TITLE=Fibroblast growth factor 23 is independently associated with renal magnesium handling in patients with chronic kidney disease

JOURNAL=Frontiers in Endocrinology

VOLUME=Volume 13 - 2022

YEAR=2023

URL=https://www.frontiersin.org/journals/endocrinology/articles/10.3389/fendo.2022.1046392

DOI=10.3389/fendo.2022.1046392

ISSN=1664-2392

ABSTRACT=Background
Disturbances in magnesium homeostasis are common in patients with chronic kidney disease (CKD) and are associated with increased mortality. The kidney is a key organ in maintaining normal serum magnesium concentrations.

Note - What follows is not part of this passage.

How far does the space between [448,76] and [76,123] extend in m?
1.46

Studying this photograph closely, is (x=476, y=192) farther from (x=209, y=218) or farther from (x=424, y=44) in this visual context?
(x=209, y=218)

To this end, fractional excretion of magnesium (FEMg) increases as renal function declines. Despite recent progress, the hormonal regulation of renal magnesium handling is incompletely understood. Fibroblast Growth Factor 23 (FGF23) is a phosphaturic hormone that has been linked to renal magnesium handling. However, it has not yet been reported whether FGF23 is associated to renal magnesium handling in CKD patients.
Methods
The associations between plasma FGF23 levels, plasma and urine magnesium concentrations and FEMg was investigated in a cohort of 198 non-dialysis CKD patients undergoing renal biopsy.
Results 
FGF23 was significantly correlated with FEMg (Pearson’s correlation coefficient = 0.37, p<0.001) and urinary magnesium (-0.14, p=0.04), but not with plasma magnesium. The association between FGF23 and FEMg remained significant after adjusting for potential confounders, including eGFR, parathyroid hormone and 25-hydroxyvitamin D. 
Conclusions
We report that plasma FGF23 is independently associated to measures of renal magnesium handling in a cohort of non-dialysis CKD patients. A potential causal relationship should be investigated in future studies.